One of the most powerful creatures to walk this Earth, the majestic tiger has always been a symbol of national pride and integral to India’s rich culture and heritage. However, the population of this unique species is constantly a target of human exploitation. Their exquisitely striped pelt is a much sought after novelty and their body parts are often used in traditional Chinese medicine.
After a century of decline, recent surveys have indicated an increase in the world population of wild tigers at 3,890, this is a remarkable rise from the 3,200 count recorded in 2010. Classified as Endangered by the IUCN Red List of Threatened Species, tigers continue to face hazards due to threats such as habitat loss, rampant poaching and illegal trade of body parts.

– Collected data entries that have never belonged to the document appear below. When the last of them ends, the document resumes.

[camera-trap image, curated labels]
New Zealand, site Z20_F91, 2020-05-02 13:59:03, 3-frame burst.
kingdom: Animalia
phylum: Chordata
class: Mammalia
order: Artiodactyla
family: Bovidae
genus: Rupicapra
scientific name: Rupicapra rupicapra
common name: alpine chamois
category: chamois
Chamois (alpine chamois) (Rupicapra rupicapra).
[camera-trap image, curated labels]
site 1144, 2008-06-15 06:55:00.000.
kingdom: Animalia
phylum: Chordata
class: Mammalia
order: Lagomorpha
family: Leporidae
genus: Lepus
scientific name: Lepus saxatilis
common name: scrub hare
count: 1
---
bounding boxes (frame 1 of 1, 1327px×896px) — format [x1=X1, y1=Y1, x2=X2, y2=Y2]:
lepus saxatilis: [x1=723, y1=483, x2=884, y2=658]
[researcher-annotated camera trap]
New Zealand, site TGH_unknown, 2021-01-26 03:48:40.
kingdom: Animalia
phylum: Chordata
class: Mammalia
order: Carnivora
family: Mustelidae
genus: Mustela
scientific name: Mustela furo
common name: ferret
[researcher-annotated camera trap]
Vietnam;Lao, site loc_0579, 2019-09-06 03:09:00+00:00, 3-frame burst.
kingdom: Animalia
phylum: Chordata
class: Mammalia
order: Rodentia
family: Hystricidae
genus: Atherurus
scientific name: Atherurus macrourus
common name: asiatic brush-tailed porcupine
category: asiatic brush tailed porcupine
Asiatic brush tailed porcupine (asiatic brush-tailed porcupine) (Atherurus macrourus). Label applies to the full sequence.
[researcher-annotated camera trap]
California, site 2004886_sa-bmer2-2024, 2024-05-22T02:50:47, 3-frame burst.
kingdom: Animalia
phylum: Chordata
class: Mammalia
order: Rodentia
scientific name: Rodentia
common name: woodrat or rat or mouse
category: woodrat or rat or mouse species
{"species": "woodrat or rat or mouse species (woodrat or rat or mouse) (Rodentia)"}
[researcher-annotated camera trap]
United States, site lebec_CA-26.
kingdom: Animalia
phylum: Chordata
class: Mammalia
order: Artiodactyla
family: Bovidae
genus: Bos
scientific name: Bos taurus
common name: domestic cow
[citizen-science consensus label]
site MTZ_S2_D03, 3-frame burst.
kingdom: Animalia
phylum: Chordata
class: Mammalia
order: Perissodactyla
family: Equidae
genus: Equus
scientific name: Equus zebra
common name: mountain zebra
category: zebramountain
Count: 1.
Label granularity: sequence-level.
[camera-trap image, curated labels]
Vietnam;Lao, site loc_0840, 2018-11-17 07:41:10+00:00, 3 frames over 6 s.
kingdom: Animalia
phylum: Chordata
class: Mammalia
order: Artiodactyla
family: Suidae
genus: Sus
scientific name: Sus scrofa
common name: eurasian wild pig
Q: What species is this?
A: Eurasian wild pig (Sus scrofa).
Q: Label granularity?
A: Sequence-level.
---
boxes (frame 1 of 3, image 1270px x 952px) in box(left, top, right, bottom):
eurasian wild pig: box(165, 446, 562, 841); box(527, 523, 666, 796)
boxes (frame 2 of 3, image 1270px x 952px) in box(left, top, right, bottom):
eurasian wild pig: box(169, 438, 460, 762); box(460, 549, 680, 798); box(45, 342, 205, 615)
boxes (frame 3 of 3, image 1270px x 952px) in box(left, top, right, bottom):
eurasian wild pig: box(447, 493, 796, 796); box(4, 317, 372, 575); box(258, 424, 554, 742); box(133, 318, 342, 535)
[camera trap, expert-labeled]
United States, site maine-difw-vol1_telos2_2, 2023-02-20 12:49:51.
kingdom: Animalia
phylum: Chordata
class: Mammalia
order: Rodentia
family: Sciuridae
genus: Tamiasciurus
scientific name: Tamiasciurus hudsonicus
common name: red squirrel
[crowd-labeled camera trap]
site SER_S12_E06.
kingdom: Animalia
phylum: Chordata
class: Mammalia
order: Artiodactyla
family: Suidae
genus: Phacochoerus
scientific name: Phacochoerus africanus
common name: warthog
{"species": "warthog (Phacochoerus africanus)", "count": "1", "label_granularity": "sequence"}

Wildlife SOS in collaboration with the Karnataka Forest Department and Born Free Foundation has been actively involved in a project to rescue tigers from human-wildlife conflict situations in the state of Karnataka. The rescued big cats are rehabilitated at the rescue centre at Bannerghatta where they receive specialised medical care if needed and are kept in large forested enclosures. Every effort is made to find alternative habitats for releasing these animals back into the wild.